There were two big weddings that spring in Natchez country -- one north of Natchez uniting Judge Peter Bruin's daughter and Dr. John Cummins in March, and another south of Natchez where Mississippi Territory Atty. Gen. George Poindexter wedded the beautiful Lydia, the 14-year-old daughter of Capt. and Mrs. Jesse Carter.
The social season actually began in December of 1803 and extended through the spring of 1804. During this period of parties, weddings and various social events, there was one man who seemed to be at every happening -- Thomas Rodney, a Delaware judge and former Congressman, who was tapped by President Thomas Jefferson to serve as one of the three judges on the Mississippi Territory Supreme Court.
Rodney was appointed in July 1803, and began his 1,500-mile journey to Natchez in late August. He came part of the way by horse and coach, then with a few other men boarded a flatboat and traveled down the Ohio River.
Along the way he met Capt. Meriweather Lewis, who had recently served as President Jefferson's personal secretary. Lewis was busy preparing for the greatest journey of his life along with Capt. William Clark in the exploration of the western reaches of the Louisiana Purchase.

§ **SET EXERCISE**
Decide whether each statement below agrees with the passage on the 1803–1804 Natchez social season, answering yes or no and quoting the words of the passage that settle it. 1. Thomas Rodney set out for Natchez in late August. 2. Thomas Rodney made the entire trip to Natchez by horse and coach. 3. The wedding of Judge Peter Bruin's daughter and Dr. John Cummins took place south of Natchez.

(Records from a data collection)
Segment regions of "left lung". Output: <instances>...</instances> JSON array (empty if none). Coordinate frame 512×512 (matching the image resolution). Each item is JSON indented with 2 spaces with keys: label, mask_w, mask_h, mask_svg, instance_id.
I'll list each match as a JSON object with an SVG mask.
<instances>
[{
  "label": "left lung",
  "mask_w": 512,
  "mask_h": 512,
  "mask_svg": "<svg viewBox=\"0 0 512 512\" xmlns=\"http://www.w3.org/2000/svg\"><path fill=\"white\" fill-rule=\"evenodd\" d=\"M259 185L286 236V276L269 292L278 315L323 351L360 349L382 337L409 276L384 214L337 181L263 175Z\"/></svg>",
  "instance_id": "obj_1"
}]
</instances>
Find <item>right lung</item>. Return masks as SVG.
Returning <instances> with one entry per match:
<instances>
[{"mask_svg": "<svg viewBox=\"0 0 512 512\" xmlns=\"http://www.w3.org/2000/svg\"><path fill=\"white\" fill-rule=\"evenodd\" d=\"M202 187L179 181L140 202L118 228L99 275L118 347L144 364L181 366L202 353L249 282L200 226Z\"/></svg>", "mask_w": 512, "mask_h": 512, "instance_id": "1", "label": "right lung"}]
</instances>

§ **FINAL RESULT**
1. Yes: "began his 1,500-mile journey to Natchez in late August."
2. No: "He came part of the way by horse and coach, then with a few other men boarded a flatboat and traveled down the Ohio River."
3. No: "one north of Natchez uniting Judge Peter Bruin's daughter and Dr. John Cummins in March."